Utah State University professor Susan Madsen the Utah Women and Leadership Project, which focuses on empowering Utah women and preventing sexual and domestic violence. “Our mission is to strengthen the impact of Utah girls,” Madsen said.
“I just know that this is the work that needs to happen,” Madsen said. “I am pushing a bit stronger here and there and doing my best to change things, especially with sexual assault.”
Madsen said the research is an important part of reducing sexual assault. “It’s time to move,” Madsen said. “It’s just wrong on every level and being silent and not taking this on as one of our most serious problems in the state is not acceptable anymore.”
Madsen said one of the other issues Utah women face is sexist commentary. “We did a huge study, one of my favorites of all time, on sexist comments,” Madsen said. “They’re interesting and shocking. I’m getting a little more ornery about those issues.”
Executive Director of Utah’s Rape Recovery Center Sonya Martinez-Ortiz said the community can help lower sexual assault in Utah by working to break the stigma surrounding rape and victims. “Believe survivors when they come forward,” Martinez-Ortiz said.
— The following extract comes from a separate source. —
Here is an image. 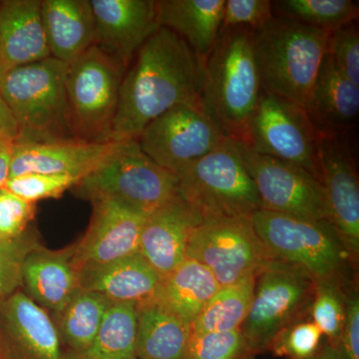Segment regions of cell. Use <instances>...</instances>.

The Rape Recovery Center is the only stand-alone recovery center in Utah that provides direct services to victims. “We provide advocacy, therapy and a 24-hour mobile response team to victims,” Martinez-Ortiz said. “We encourage them to go to the ER immediately and we meet them at the hospital directly with a dispatched sexual assault nurse.”
As for prevention, Martinez-Ortiz said they have a community engagement team the specializes in community outreach and education surrounding sexual assault. “It’s important to talk about more than just sexual assault,” Martinez-Ortiz said. “We need to get comfortable talking about boundaries in relationships, respect and body-autonomy and that can be done in an age-appropriate way with everyone.”